### GIVEN TASK A
Rewrite everything in the transcript from "My name is Katelyn" down to "called Womyn’s Lands.", changing "intentional communities" to "utopian communities".
### GIVEN TASK B
According to the transcript, how old was the speaker when she first started reading Roxaboxen?
### GIVEN TASK C
Pick up the Roxaboxen and Womyn's Lands transcript after its final sentence and continue the talk.

### TEXT SEGMENT
>>>

Transcript

My name is Katelyn Campbell, and I’m a PhD student in American Studies at the University of North Carolina at Chapel Hill. And for my humanities moment, I wanted to start by framing my work. So I study intentional communities, most specifically these very specific radical feminist communities in the 1970s called Womyn’s Lands.

And my reason for studying those really stems back to a book that I read when I was a little kid. And that book is Roxaboxen. I first started reading Roxaboxen when I was about four years old. The book is about a group of kids in the Depression era who find a bunch of boxes, sticks, and rocks in the desert and use it to create their own imaginary town. And this town has all kinds of rules and processes for dealing with conflict.

And as a little kid I had a really active imagination, so I took Roxaboxen really seriously. My cousins and I, which where I grew up in West Virginia, we tended to have more of a kinship system than a nuclear family. My cousins and I imagined our own Roxaboxen, which we built from our own sticks, boxes and rocks and we played pretend at this game for three years. And sort of over the last couple months, it’s become really important to me to reflect on my time in Roxaboxen because in my view, that space was the first place I was ever in where power seemed fluid and where we had the space to imagine and create different worlds based on sort of what our fantasy would look like.

And this is particularly prescient for me after spending a month in the archives because when I was up in the archives at Smith College doing research for dissertation project, I stumbled across a bunch of drawings from a workshop led by the feminist architect Phyllis Birkby and a random flat file folder that I sort of wasn’t expecting to be full of these documents. But inside of the box there were all of these fantasy drawings that women who had participated in Birkby’s workshop, women in the built environment had drawn. And these drawings depict exactly sort of what the name would suggest. What these women’s ideals worlds would look like.

<<<

### MATERIAL SHOWN
>>>

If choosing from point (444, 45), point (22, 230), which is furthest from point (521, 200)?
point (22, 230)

<<<
>>>

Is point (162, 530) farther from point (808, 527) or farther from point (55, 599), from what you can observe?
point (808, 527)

<<<

### WRITTEN ANSWER A
My name is Katelyn Campbell, and I’m a PhD student in American Studies at the University of North Carolina at Chapel Hill. And for my humanities moment, I wanted to start by framing my work. So I study utopian communities, most specifically these very specific radical feminist communities in the 1970s called Womyn’s Lands.

### WRITTEN ANSWER B
About four years old.

### WRITTEN ANSWER C
And for me, I am sitting in the archive looking at these, reading Phyllis Birkby taking taking these seriously as works of feminist architecture rather than just simple fantasies or doodles to be tossed away. I remembered my experience in Roxaboxen and the value that that had for me in terms of figuring out what type of world that I wanted to create. And even though Roxaboxen doesn’t really exist anymore, nor do the imaginaries that my cousins and I came up with, I think each of us would say that we’ve been changed by them.

And I’ve selected this as my humanities moment because I think what I loved about working in the humanities and particularly in American Studies is it’s a space where we’re allowed and encouraged to take our imagination and in the archive ephemera seriously as different ways of knowing and understanding the world. As a sex educator and certainly as a scholar, one of the questions that I’m always asking is, what would it mean to create a world that’s free from coercion and violence? And I recognize that our physical circumstances might prevent us from immediately doing that. But I think that space of the imaginary is a place where we can start to play out some of these ideas for what this world might look like. And perhaps realize that that world isn’t that far away. So thank you, that’s my humanities moment.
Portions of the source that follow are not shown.